After the discovery we began some of our deployments. The idea of conductors vs. Insulators came up. Especially on these problems:
After this we came back to the pith ball and did an experiment. We hung the pith ball from 2 strings and wanted to see if there was a relationship between the distance two equally charged objects were brought together and the force between them. We charged the pith on a string and another pith on a stick with a fun fly stick. We then touched them together to be sure the charges on them were equal. We then slowly brought the stick pith toward the hanging pith. Since we knew the mass we could draw a force diagram to help us calculate the force of repulsion between the piths. See below.
The video of us taking data can be seen here. We used video and freeze frame to take our measurements. When we processed our data we found that the force seemed to increase at a square of the amount the distance decreased.

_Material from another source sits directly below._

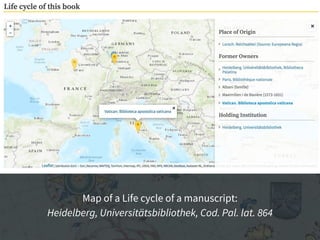 Map of a Life cycle of a manuscript:
Heidelberg, Universitätsbibliothek, Cod. Pal. lat. 864
 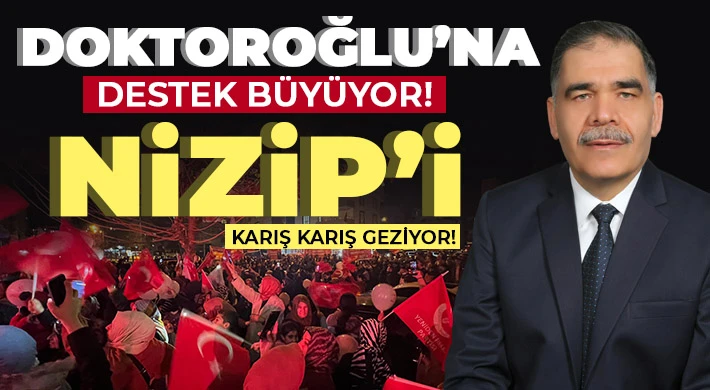 Nizip’te Doktoroğlu sesleri!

We then discussed the experiment. Laura asked if only 1 electron transferred. Probably not. Probably millions. Which makes talking about charge difficult. It's like asking someone how far their Grandma lives away from them in inches! So scientists made up a unit for charge called the Coulomb. A coulomb is the charge of 6.25x10^18 electrons. Which means the charge of one proton or electron is 1.6x10^-19 C.
Since the charge signs don't really match our idea of the signs we use for forces we decided to make it an absolute value. We also weren't sure if the charges should be multiplied or added at first. I looked at it like this:
Since each charge acts on each other charge it is a multiplication problem. (Top drawing has 4 charges on left and 2 charges on right. Each charge on the left feels a force from each charge on the right and vice versa. A weird thing though. In the bottom drawing where 6 charges are separated equally, 3 and 3, There is a repulsion of 9 arrows, where in the top drawing there is only 8 arrows. This is very interesting to me and I will need to think on it more. This has to be why Don had us touch the two pith balls together in the lab before taking measurements.)
Lastly our formula needs a proportionality constant because most equations need one. It is called k for obvious reasons (/sarcasm) and it's units are weird and make very little sense as an idea unlike many of the constants we have encountered thus far in physics.
The whole equation in all is called Coulomb's Law. It looks very similar to the Universal law of Gravitation. Wonder if that means something?